Arguments and Analysis
“Why I Think We Failed Yemen” (Farea al-Muslimi, Al-Jazeera)
“But it was when a Houthi sniper killed Muhammed al-Yemeni, a journalist and colleague, in the city of Taiz earlier this year, that I felt something in [television journalist] Yahia break. His faith in what he was doing — in ‘The Media’ — collapsed. He could see no purpose in continuing to film. Several weeks ago, Yahia announced on Facebook that he was quitting and had formed a fighting unit to join the battle against the Houthis. Yahia soon began using his Facebook page, once a main source of news from Yemen, as a platform for recruiting frustrated young people who wanted to fight. He quickly enrolled the unit in the army and started recruiting young pharmacists, engineers, writers and so on. This week, the first unit graduated and is getting ready to join the battlefield. It tore me to pieces, turned my heart to ash, like the future had suddenly been robbed of its light. It was not just that Yahia, a promising and dedicated journalist, would lose hope for peace and instead join the violence, but it also brought home to me just how few options are left for Yemeni youth after one year of this war.”

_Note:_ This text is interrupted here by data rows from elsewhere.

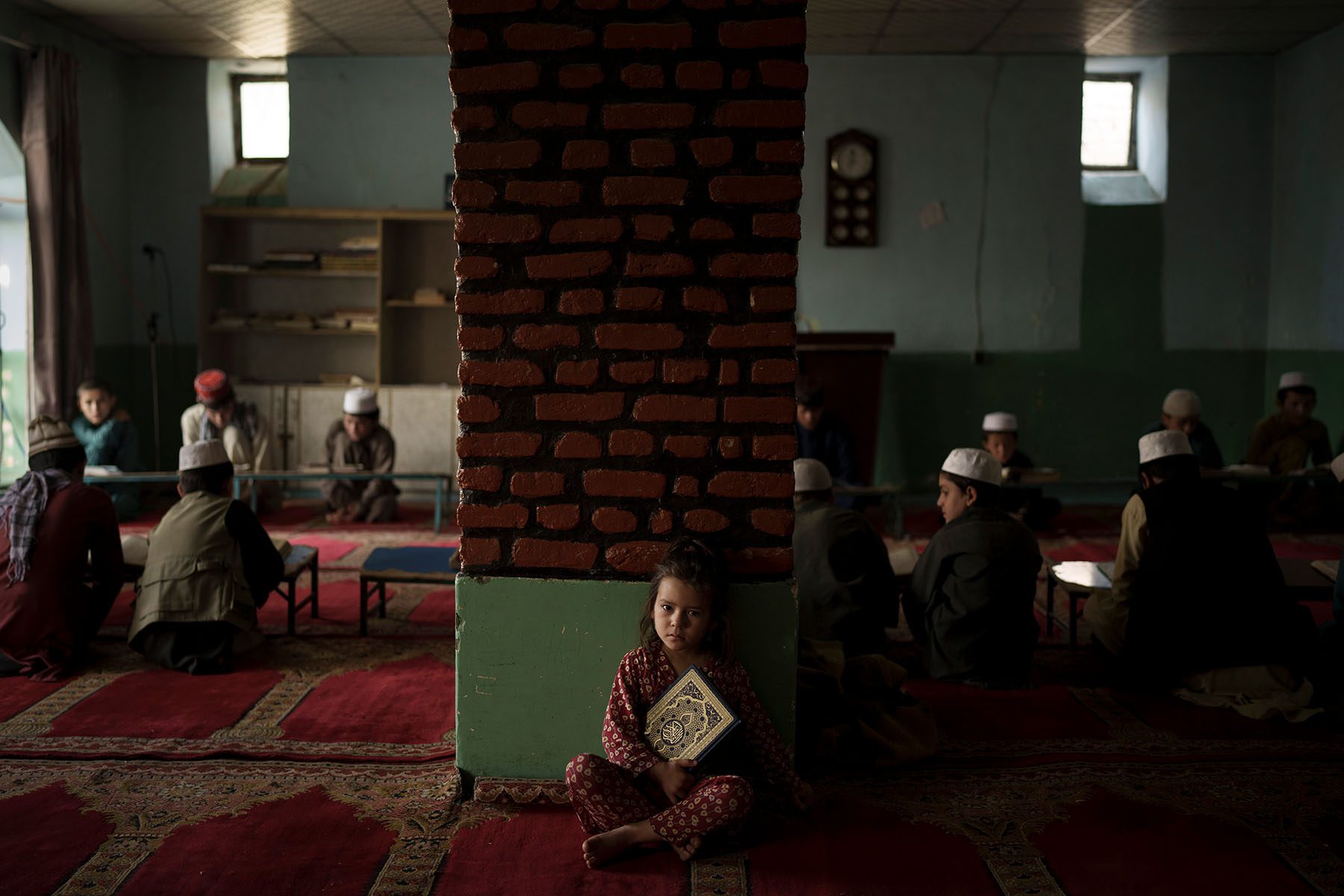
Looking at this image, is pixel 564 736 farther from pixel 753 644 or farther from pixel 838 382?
pixel 838 382

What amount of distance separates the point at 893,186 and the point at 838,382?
70.8 inches

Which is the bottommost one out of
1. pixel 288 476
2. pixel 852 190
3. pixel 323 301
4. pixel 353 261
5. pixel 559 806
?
pixel 559 806

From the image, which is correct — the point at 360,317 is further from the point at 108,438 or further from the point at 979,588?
the point at 979,588

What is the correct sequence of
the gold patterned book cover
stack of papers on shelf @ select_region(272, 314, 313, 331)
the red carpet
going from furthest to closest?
stack of papers on shelf @ select_region(272, 314, 313, 331), the gold patterned book cover, the red carpet

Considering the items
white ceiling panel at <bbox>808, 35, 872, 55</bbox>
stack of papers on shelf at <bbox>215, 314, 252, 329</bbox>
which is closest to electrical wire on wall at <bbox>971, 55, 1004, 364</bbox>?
white ceiling panel at <bbox>808, 35, 872, 55</bbox>

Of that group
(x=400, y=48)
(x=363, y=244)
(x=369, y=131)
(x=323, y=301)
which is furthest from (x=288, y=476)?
(x=400, y=48)

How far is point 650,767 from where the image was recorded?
2.82m

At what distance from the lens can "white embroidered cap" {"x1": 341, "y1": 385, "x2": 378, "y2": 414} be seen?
7680 millimetres

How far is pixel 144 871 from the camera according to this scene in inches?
105

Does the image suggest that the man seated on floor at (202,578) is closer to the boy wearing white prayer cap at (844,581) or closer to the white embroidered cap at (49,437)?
the white embroidered cap at (49,437)

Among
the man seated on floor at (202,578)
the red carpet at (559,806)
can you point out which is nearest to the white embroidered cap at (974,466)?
the red carpet at (559,806)

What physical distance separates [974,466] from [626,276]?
1.96 metres

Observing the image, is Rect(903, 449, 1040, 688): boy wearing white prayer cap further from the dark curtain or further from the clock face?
the dark curtain

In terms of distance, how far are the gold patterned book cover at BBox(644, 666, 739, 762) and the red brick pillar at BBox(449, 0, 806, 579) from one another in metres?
0.34
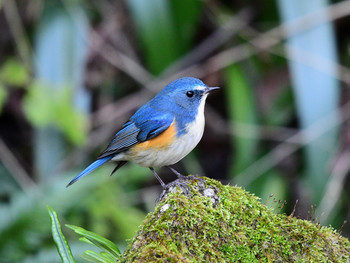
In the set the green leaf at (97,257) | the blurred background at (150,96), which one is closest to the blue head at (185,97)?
the blurred background at (150,96)

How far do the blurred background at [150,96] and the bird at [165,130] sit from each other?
1.13 meters

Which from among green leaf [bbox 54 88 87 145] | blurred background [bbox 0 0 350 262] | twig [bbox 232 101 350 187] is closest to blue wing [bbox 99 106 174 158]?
blurred background [bbox 0 0 350 262]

“The PKK Could Spark Turkish-Russian Military Escalation” (Andrew J. Tabler and Soner Cagaptay, Washington Institute for Near East Policy)
“For now, there is no concrete evidence that Russia is sending weapons to the PKK. Yet if Turkey and its Gulf partners continue to undermine Russian goals in Syria by arming the rebels with more potent weapons — particularly in the aftermath of a negotiated settlement — Moscow could decide to provide direct military assistance to the group. Supporting the PKK could also allow Moscow to exploit recent political strife in Turkey. On May 20, the Turkish parliament voted to lift the legal immunity of various deputies, particularly those representing the pro-Kurdish Peoples’ Democratic Party (HDP), paving the way for their potential expulsion on charges of alleged support for the PKK. This development will add to the instability in Turkey’s Kurdish-majority provinces. Moreover, any expelled HDP deputies might form a Kurdish ‘parliament in exile’ in Rojava, placing themselves under Russia and the PYD’s aegis in Syria. Such a scenario would open the Pandora’s box of wider Russian patronage to Syrian and Turkish Kurds, including the PKK. In light of these factors and the deteriorating military situation near Aleppo, Washington should discourage the Syrian opposition and the PYD/PKK from using MANPADS. But in the absence of progress in Geneva, such weapons may be the inevitable next step in a long war of attrition.”